**WHAT TO WORK ON**
Copy out the records in full, word for word, without pictures.

━━━━━ SOURCE DATA ━━━━━

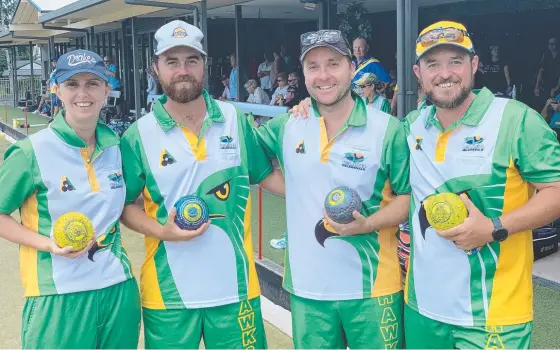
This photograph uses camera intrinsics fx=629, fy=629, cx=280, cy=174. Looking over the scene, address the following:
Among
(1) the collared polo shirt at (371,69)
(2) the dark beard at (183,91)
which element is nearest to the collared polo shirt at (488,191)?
(2) the dark beard at (183,91)

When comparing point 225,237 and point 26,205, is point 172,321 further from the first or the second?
point 26,205

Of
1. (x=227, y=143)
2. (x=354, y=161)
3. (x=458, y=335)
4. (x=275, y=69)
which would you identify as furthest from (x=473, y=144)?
(x=275, y=69)

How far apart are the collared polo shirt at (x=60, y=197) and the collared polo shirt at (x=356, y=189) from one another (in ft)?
2.99

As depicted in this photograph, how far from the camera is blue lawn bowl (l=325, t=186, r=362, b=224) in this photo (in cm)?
281

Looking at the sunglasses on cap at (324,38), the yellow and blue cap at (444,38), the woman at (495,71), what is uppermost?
the woman at (495,71)

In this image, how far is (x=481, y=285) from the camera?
2.69m

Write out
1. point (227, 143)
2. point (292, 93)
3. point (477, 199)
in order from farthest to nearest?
point (292, 93), point (227, 143), point (477, 199)

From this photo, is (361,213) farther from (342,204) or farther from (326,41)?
(326,41)

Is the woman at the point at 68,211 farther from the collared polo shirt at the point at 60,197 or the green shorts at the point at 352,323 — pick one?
the green shorts at the point at 352,323

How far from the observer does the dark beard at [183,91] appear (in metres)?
3.03

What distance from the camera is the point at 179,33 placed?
3.04 metres

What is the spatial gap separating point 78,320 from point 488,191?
6.37 ft

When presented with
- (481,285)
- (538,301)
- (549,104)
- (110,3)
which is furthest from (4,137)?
(481,285)

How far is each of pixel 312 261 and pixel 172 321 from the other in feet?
2.45
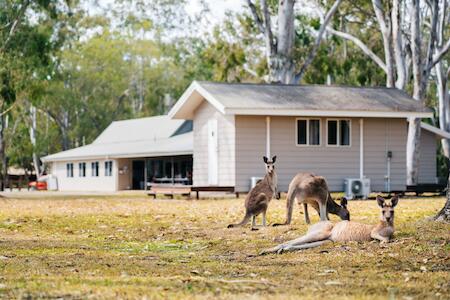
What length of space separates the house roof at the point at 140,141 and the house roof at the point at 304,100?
847 centimetres

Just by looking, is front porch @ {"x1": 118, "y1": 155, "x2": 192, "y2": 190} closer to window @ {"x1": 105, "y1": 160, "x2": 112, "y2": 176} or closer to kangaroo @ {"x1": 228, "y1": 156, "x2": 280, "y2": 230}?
window @ {"x1": 105, "y1": 160, "x2": 112, "y2": 176}

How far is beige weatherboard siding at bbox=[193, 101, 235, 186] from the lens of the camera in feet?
110

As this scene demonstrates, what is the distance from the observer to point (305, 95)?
34.9 metres

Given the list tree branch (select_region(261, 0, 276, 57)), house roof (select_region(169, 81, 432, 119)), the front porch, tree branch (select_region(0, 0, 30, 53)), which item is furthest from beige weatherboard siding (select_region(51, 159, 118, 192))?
house roof (select_region(169, 81, 432, 119))

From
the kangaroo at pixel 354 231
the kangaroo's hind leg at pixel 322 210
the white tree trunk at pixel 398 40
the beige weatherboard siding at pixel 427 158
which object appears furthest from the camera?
the beige weatherboard siding at pixel 427 158

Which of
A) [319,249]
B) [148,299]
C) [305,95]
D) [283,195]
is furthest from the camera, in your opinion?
[305,95]

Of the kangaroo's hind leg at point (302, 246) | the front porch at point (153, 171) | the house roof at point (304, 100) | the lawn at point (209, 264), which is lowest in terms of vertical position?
the lawn at point (209, 264)

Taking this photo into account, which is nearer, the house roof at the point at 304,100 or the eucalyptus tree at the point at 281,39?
the house roof at the point at 304,100

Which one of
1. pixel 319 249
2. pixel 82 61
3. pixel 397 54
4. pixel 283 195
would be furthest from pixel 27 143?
pixel 319 249

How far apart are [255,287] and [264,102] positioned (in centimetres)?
2480

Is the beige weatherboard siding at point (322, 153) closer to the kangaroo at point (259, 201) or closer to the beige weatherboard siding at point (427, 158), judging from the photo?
the beige weatherboard siding at point (427, 158)

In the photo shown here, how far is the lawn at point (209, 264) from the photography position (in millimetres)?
8500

━━━━━

**IN RESPONSE**
This photograph uses camera intrinsics fx=629, fy=629, cx=280, cy=174. Looking over the scene, address the following:
Among
(1) the collared polo shirt at (371,69)
(2) the dark beard at (183,91)
which element is nearest to the collared polo shirt at (488,191)?
(2) the dark beard at (183,91)

When comparing point 225,237 and point 26,205, is point 172,321 further from the first or the second?
point 26,205

Of
1. (x=227, y=143)
2. (x=354, y=161)
3. (x=458, y=335)
4. (x=275, y=69)
which would you identify as furthest from (x=473, y=144)?
(x=275, y=69)

How far apart are the collared polo shirt at (x=60, y=197) and the collared polo shirt at (x=356, y=189) from one another (in ft)?
2.99

As depicted in this photograph, how far from the camera is blue lawn bowl (l=325, t=186, r=362, b=224) in this photo (in cm)?
281

Looking at the sunglasses on cap at (324,38), the yellow and blue cap at (444,38), the woman at (495,71), what is uppermost?
the woman at (495,71)

In this image, how far is (x=481, y=285) from the camera?
2.69m

Write out
1. point (227, 143)
2. point (292, 93)
3. point (477, 199)
in order from farthest to nearest?
point (292, 93), point (227, 143), point (477, 199)

From this photo, is (361,213) farther from (342,204) or farther from (326,41)?
(326,41)

Is the woman at the point at 68,211 farther from the collared polo shirt at the point at 60,197 or the green shorts at the point at 352,323 — pick one?
the green shorts at the point at 352,323

How far from the observer does the dark beard at [183,91] appear (in metres)?
3.03

What distance from the camera is the point at 179,33 placed?
3.04 metres

What is the spatial gap separating point 78,320 from point 488,191?
6.37 ft

When presented with
- (481,285)
- (538,301)
- (549,104)
- (110,3)
which is furthest from (4,137)?
(481,285)

How far is each of pixel 312 261 and pixel 172 321 from the other in feet?
2.45
What length of space separates the house roof at the point at 140,141 and the house roof at the point at 304,100?
847 centimetres

Just by looking, is front porch @ {"x1": 118, "y1": 155, "x2": 192, "y2": 190} closer to window @ {"x1": 105, "y1": 160, "x2": 112, "y2": 176} or closer to kangaroo @ {"x1": 228, "y1": 156, "x2": 280, "y2": 230}?
window @ {"x1": 105, "y1": 160, "x2": 112, "y2": 176}

How far is beige weatherboard siding at bbox=[193, 101, 235, 186] from the lens of the camera in feet?
110

As this scene demonstrates, what is the distance from the observer to point (305, 95)?
34.9 metres

Given the list tree branch (select_region(261, 0, 276, 57)), house roof (select_region(169, 81, 432, 119)), the front porch, tree branch (select_region(0, 0, 30, 53)), which item is furthest from beige weatherboard siding (select_region(51, 159, 118, 192))?
house roof (select_region(169, 81, 432, 119))

From
the kangaroo at pixel 354 231
the kangaroo's hind leg at pixel 322 210
the white tree trunk at pixel 398 40
the beige weatherboard siding at pixel 427 158
which object appears furthest from the camera?
the beige weatherboard siding at pixel 427 158

Which of
A) [319,249]
B) [148,299]
C) [305,95]
D) [283,195]
is furthest from the camera, in your opinion?
[305,95]

Of the kangaroo's hind leg at point (302, 246) | the front porch at point (153, 171) | the house roof at point (304, 100) | the lawn at point (209, 264), which is lowest in terms of vertical position?
the lawn at point (209, 264)

Taking this photo into account, which is nearer, the house roof at the point at 304,100 or the eucalyptus tree at the point at 281,39?
the house roof at the point at 304,100

Which one of
1. pixel 319 249
2. pixel 82 61
3. pixel 397 54
4. pixel 283 195
would be furthest from pixel 27 143?
pixel 319 249

How far apart are [255,287] and [264,102] positioned (in centimetres)?
2480

Is the beige weatherboard siding at point (322, 153) closer to the kangaroo at point (259, 201) or closer to the beige weatherboard siding at point (427, 158), judging from the photo?
the beige weatherboard siding at point (427, 158)

In the photo shown here, how far is the lawn at point (209, 264) from the photography position (in millimetres)?
8500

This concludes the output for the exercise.